(Stored data)
═══
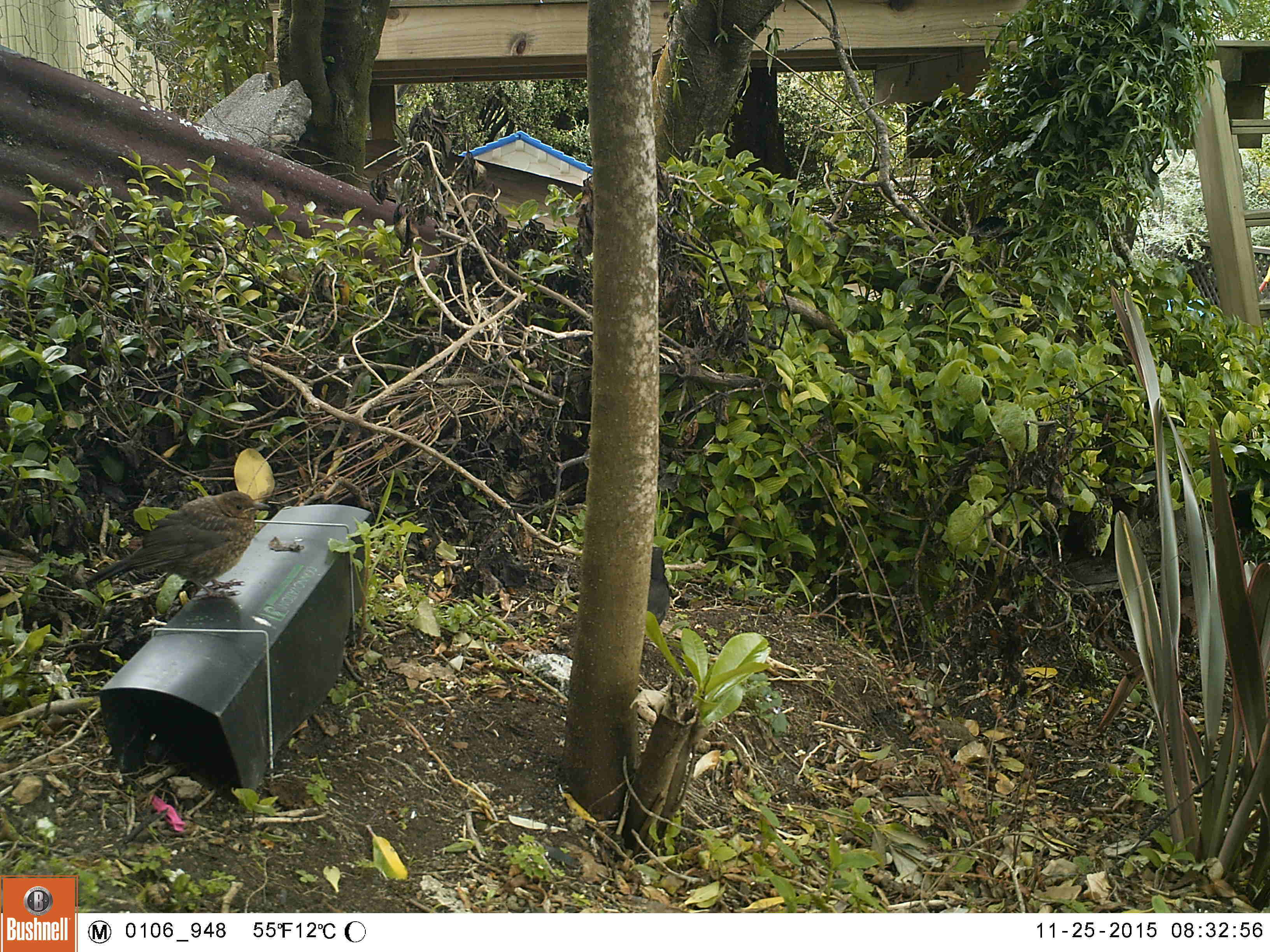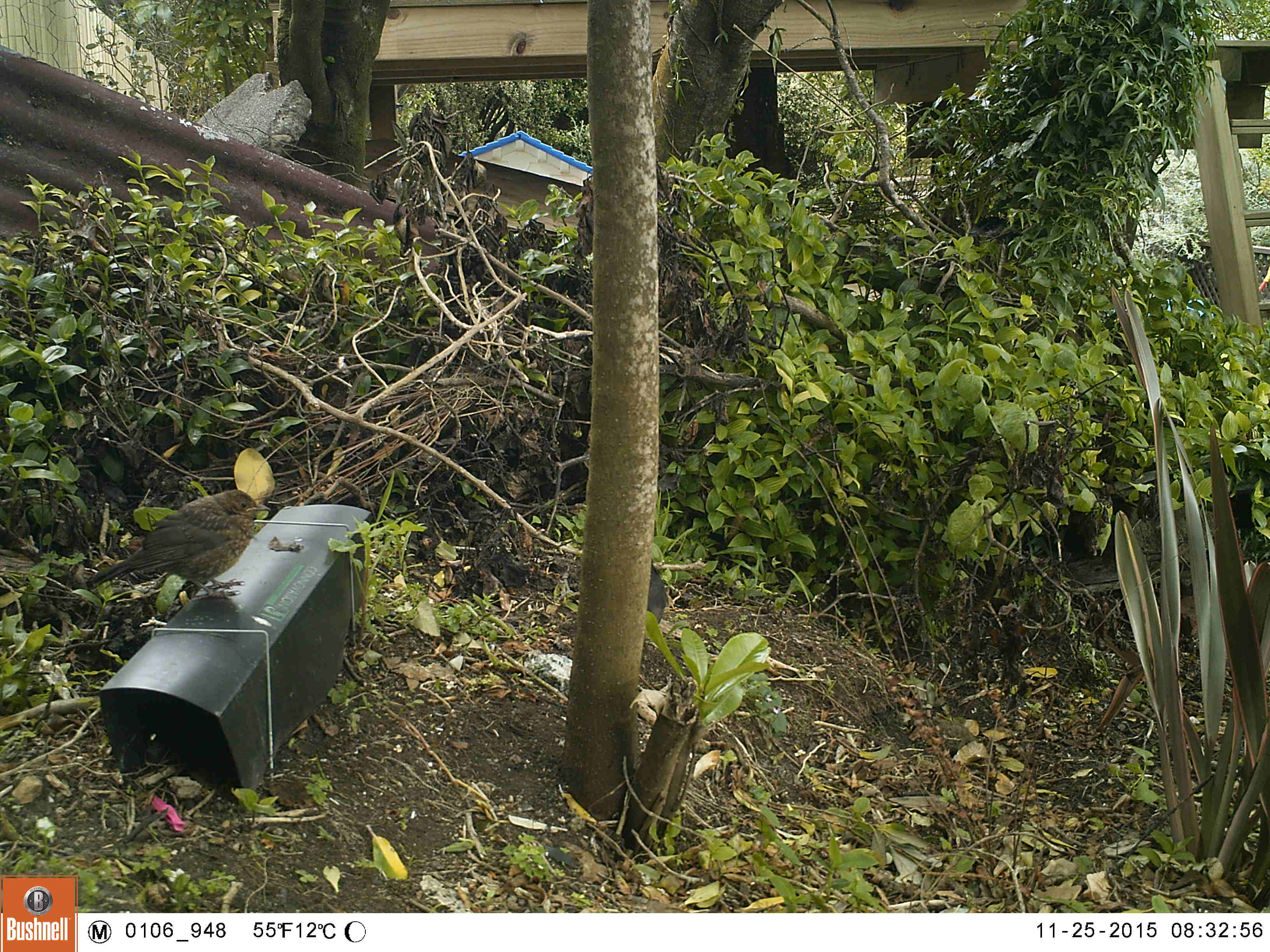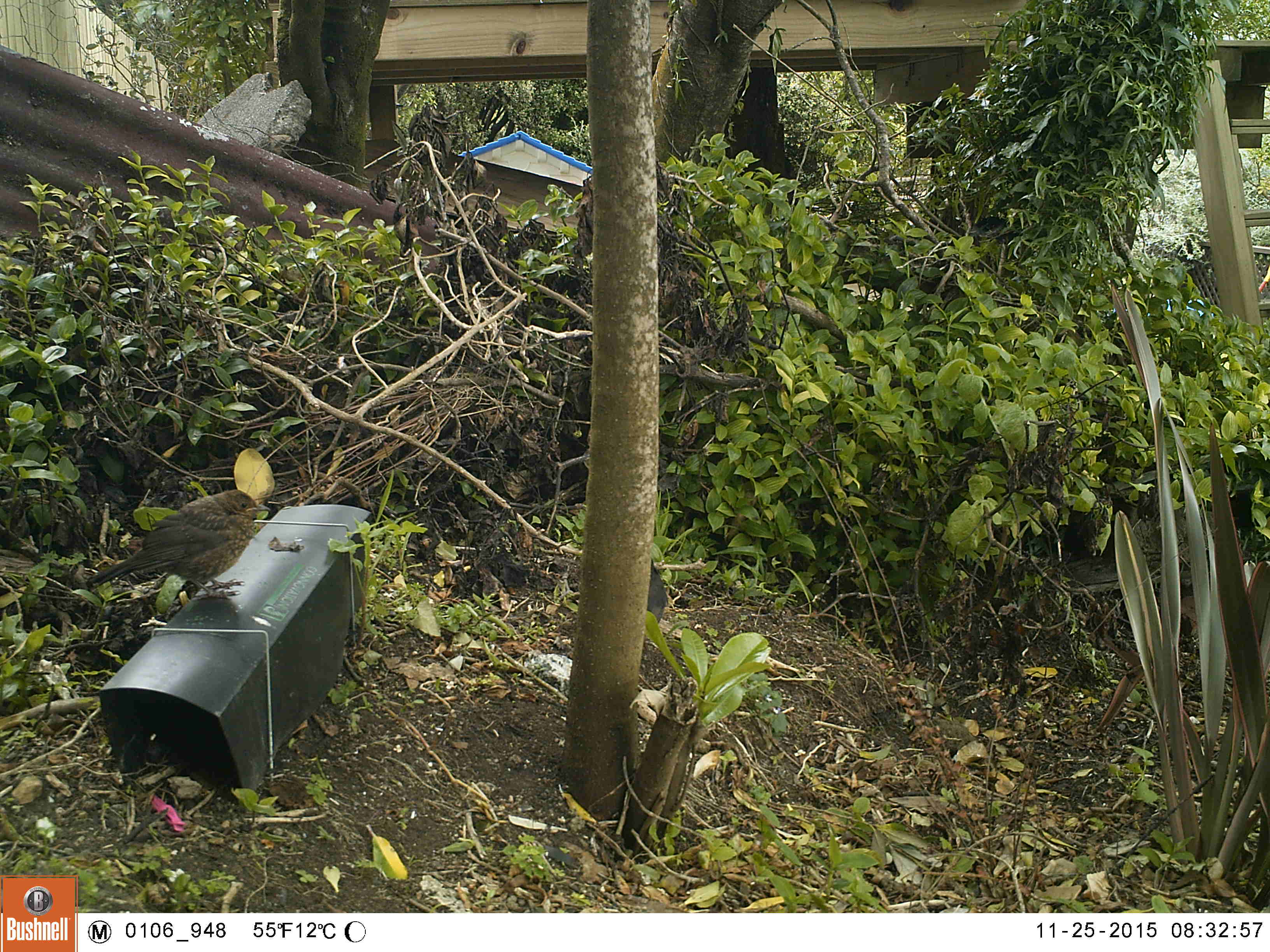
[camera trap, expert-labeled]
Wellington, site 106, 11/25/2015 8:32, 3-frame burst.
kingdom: Animalia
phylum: Chordata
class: Aves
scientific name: Aves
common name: bird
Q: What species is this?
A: Bird (Aves).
═══
▶ **THE TASK**
Restate each entry word for word. Omit every picture.

▶ **RESULT**
[camera trap, expert-labeled]
Wellington, site 106, 11/25/2015 8:32, 3-frame burst.
kingdom: Animalia
phylum: Chordata
class: Aves
scientific name: Aves
common name: bird
Q: What species is this?
A: Bird (Aves).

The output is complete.